start Material provided

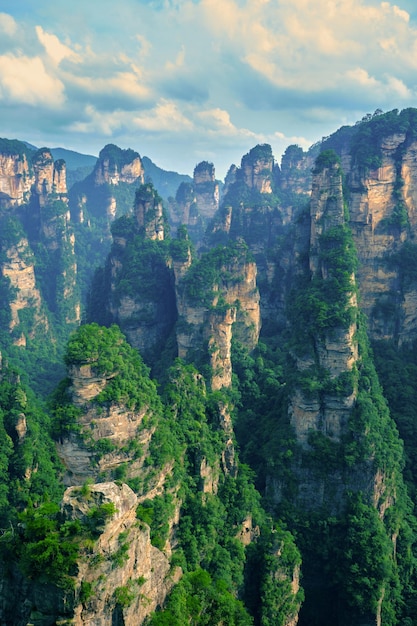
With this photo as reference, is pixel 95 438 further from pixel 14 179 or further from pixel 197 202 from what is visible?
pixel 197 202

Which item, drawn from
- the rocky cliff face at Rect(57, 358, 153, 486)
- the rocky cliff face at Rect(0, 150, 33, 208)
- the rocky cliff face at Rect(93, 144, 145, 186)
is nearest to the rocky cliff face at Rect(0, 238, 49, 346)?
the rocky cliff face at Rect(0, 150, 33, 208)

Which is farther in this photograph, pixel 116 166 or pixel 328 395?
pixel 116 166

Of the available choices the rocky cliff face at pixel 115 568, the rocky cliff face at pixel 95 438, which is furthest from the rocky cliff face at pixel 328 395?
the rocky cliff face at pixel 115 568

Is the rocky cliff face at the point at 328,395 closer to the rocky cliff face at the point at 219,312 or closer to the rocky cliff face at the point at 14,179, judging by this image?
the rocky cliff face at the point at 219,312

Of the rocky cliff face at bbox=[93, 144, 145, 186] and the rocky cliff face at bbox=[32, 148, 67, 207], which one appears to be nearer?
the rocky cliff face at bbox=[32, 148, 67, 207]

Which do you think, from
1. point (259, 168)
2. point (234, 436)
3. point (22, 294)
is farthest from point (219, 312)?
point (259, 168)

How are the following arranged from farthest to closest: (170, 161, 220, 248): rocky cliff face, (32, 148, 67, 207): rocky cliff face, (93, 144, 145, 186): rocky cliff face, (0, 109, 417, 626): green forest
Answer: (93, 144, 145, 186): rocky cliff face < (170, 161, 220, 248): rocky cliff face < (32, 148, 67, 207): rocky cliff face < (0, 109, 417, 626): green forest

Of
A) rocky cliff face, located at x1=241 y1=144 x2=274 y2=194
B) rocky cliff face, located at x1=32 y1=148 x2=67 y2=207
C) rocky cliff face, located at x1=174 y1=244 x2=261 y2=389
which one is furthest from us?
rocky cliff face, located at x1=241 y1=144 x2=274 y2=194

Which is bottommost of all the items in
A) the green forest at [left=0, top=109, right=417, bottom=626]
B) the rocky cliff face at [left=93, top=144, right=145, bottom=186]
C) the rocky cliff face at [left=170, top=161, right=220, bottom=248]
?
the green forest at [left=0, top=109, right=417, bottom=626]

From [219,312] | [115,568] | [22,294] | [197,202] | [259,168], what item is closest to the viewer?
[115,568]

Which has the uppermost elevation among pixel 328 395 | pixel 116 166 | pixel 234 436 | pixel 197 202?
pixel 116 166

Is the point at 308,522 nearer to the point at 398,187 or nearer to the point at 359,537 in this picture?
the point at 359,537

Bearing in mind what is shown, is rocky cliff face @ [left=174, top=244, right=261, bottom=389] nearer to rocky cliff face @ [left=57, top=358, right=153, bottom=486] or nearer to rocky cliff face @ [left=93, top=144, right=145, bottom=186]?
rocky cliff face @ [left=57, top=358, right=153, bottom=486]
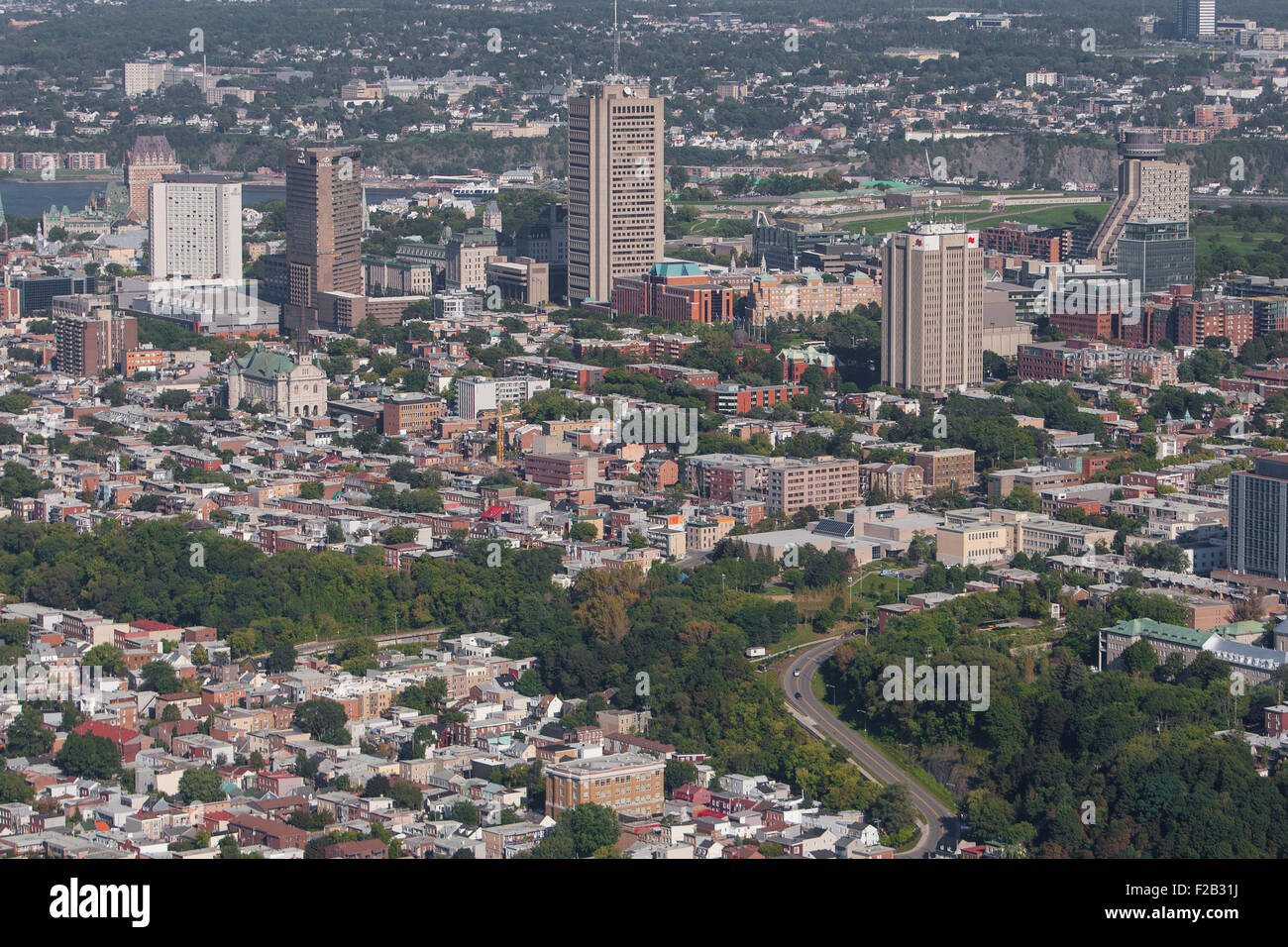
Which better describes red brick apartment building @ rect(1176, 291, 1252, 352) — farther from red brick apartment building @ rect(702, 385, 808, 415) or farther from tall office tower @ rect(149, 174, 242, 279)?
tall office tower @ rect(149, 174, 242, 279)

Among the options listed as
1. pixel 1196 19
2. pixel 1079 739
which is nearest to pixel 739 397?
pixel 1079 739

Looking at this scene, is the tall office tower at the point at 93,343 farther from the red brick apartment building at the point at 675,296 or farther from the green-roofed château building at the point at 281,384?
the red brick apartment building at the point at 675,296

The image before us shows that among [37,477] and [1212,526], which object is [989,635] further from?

end Material provided

- Given request -
Please copy all of the material above word for word, leaving the pictures out.

- Correct answer -
With this photo as reference, is pixel 95 438 further from pixel 14 179 or further from pixel 197 202 from what is visible?
pixel 197 202

Which item, drawn from
- the rocky cliff face at Rect(57, 358, 153, 486)
- the rocky cliff face at Rect(0, 150, 33, 208)
- the rocky cliff face at Rect(93, 144, 145, 186)
is nearest to the rocky cliff face at Rect(0, 238, 49, 346)?
the rocky cliff face at Rect(0, 150, 33, 208)

Which is farther in this photograph, pixel 116 166 or pixel 328 395?
pixel 116 166

Of the available choices the rocky cliff face at pixel 115 568, the rocky cliff face at pixel 95 438, which is furthest from the rocky cliff face at pixel 328 395?
the rocky cliff face at pixel 115 568

Is the rocky cliff face at the point at 328,395 closer to the rocky cliff face at the point at 219,312 or closer to the rocky cliff face at the point at 14,179, judging by this image?
the rocky cliff face at the point at 219,312

Of the rocky cliff face at bbox=[93, 144, 145, 186] and the rocky cliff face at bbox=[32, 148, 67, 207], which one appears to be nearer?
the rocky cliff face at bbox=[32, 148, 67, 207]

Which do you think, from
1. point (259, 168)
2. point (234, 436)
3. point (22, 294)
is farthest from point (219, 312)?
point (259, 168)

How are the following arranged from farthest to closest: (170, 161, 220, 248): rocky cliff face, (32, 148, 67, 207): rocky cliff face, (93, 144, 145, 186): rocky cliff face, (0, 109, 417, 626): green forest
Answer: (93, 144, 145, 186): rocky cliff face < (170, 161, 220, 248): rocky cliff face < (32, 148, 67, 207): rocky cliff face < (0, 109, 417, 626): green forest

Of
A) rocky cliff face, located at x1=241 y1=144 x2=274 y2=194
B) rocky cliff face, located at x1=32 y1=148 x2=67 y2=207
C) rocky cliff face, located at x1=174 y1=244 x2=261 y2=389
which one is furthest from us?
rocky cliff face, located at x1=241 y1=144 x2=274 y2=194

Which is bottommost of all the items in
A) the green forest at [left=0, top=109, right=417, bottom=626]
B) the rocky cliff face at [left=93, top=144, right=145, bottom=186]
C) the rocky cliff face at [left=170, top=161, right=220, bottom=248]
?
the green forest at [left=0, top=109, right=417, bottom=626]

From [219,312] | [115,568] | [22,294] | [197,202] | [259,168], what item is closest to the viewer?
[115,568]

Which has the uppermost elevation among pixel 328 395 | pixel 116 166 | pixel 234 436 | pixel 197 202?
pixel 116 166

Is the point at 308,522 nearer to the point at 398,187 or nearer to the point at 359,537 in this picture?
the point at 359,537

Bearing in mind what is shown, is rocky cliff face @ [left=174, top=244, right=261, bottom=389] nearer to rocky cliff face @ [left=57, top=358, right=153, bottom=486] or nearer to rocky cliff face @ [left=93, top=144, right=145, bottom=186]?
rocky cliff face @ [left=57, top=358, right=153, bottom=486]
Which better describes red brick apartment building @ rect(1176, 291, 1252, 352) — farther from red brick apartment building @ rect(702, 385, 808, 415) or farther from tall office tower @ rect(149, 174, 242, 279)?
tall office tower @ rect(149, 174, 242, 279)

Among the options listed as
1. pixel 1196 19
2. pixel 1079 739
which is nearest to pixel 739 397?
pixel 1079 739

Looking at this scene, is the tall office tower at the point at 93,343 farther from the red brick apartment building at the point at 675,296 or farther from the green-roofed château building at the point at 281,384?
the red brick apartment building at the point at 675,296

The image before us shows that among [37,477] and [1212,526], which object is [989,635] further from?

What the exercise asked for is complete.